Distributed Systems
What are the key topics of Distributed Systems?
Distributed Systems is a massive field that covers how multiple independent computers (nodes) communicate and coordinate to appear as a single, coherent system to the end user.
1. The Foundational Theory
These are the "laws of physics" for distributed computing.
- The CAP Theorem: The trade-off between Consistency, Availability, and Partition Tolerance.
- PACELC Theorem: An extension of CAP that describes what happens during "normal" operation (Latency vs. Consistency).
- Fallacies of Distributed Computing: Eight false assumptions developers make (e.g., "The network is reliable," "Latency is zero").
- Time & Ordering: Since there is no single "clock," how do we know which event happened first?
- Logical Clocks: Lamport Clocks, Vector Clocks.
- Physical Clocks: NTP, Google's TrueTime (used in Spanner).
2. Communication Patterns
How nodes actually move data between each other.
- Remote Procedure Calls (RPC): Making a function call on a different machine (e.g., gRPC, Apache Thrift).
- Message Queues & Pub/Sub: Asynchronous communication where a "Broker" sits in the middle (e.g., Kafka, RabbitMQ, GCP Pub/Sub).
- Serialization: How to turn an object into bits (e.g., Protobuf, Avro, JSON).
3. Consensus & Coordination
How independent nodes "agree" on a value or state (the hardest part of the field).
- Consensus Protocols: Paxos and Raft. These are used to ensure that if one machine crashes, the others still agree on what the truth is.
- Distributed Locking: Ensuring only one node performs a task (e.g., Etcd, ZooKeeper).
- Leader Election: Determining which node is the "Master" and what to do if it dies.
4. Distributed Data & Storage
How to store data across 1,000 machines instead of one.
- Replication: Keeping copies of the same data on multiple nodes (Leader-based vs. Multi-leader vs. Leaderless).
- Partitioning/Sharding: Splitting a massive database into smaller chunks based on a "Shard Key."
- Consistency Models:
- Strong Consistency: Everyone sees the same data at the same time.
- Eventual Consistency: Everyone will eventually see the same data (common in NoSQL).
- Distributed Hash Tables (DHT): How systems like BitTorrent or IPFS find data without a central server.
5. Fault Tolerance & Reliability
How the system stays alive when hardware inevitably fails.
- Health Checks & Heartbeats: How nodes monitor each other's status.
- Quorums: Requiring a majority (e.g., 3 out of 5 nodes) to agree before a write is finalized.

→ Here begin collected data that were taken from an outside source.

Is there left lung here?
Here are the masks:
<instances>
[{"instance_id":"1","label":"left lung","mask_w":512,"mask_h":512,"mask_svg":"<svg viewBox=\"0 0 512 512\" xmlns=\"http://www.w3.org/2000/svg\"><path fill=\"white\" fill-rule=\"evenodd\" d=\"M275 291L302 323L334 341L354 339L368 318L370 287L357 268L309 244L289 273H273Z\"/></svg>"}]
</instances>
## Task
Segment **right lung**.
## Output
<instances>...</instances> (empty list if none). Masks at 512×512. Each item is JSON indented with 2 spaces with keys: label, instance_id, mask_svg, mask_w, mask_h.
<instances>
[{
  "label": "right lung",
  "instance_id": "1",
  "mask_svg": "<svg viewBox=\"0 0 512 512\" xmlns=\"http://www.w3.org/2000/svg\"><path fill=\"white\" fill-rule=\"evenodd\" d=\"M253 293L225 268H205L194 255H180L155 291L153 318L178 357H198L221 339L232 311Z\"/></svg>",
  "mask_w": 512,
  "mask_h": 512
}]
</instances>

- The Byzantine Generals Problem: How to reach agreement when some nodes are intentionally lying or malicious (crucial for Blockchain).
- Circuit Breakers: Automatically stopping requests to a failing service to prevent a "cascading failure."
6. Scalability & Performance
How to handle more users by adding more machines.
- Load Balancing: Distributing incoming traffic (L4 vs. L7 load balancing).
- Caching: Using Redis or Memcached to store frequent results in memory.
- Content Delivery Networks (CDNs): Distributing static assets (images/video) to the "edge" (closer to the user).
7. Observability & Management
How to debug a system when you can't log into 5,000 different servers.
- Distributed Tracing: Following a single user request as it travels through 20 different microservices (e.g., Jaeger, OpenTelemetry, Zipkin).
- Log Aggregation: Pulling logs from every node into one searchable place (e.g., ELK Stack, Cloud Logging).
- Service Mesh: Managing the "networking" between microservices (e.g., Istio, Linkerd).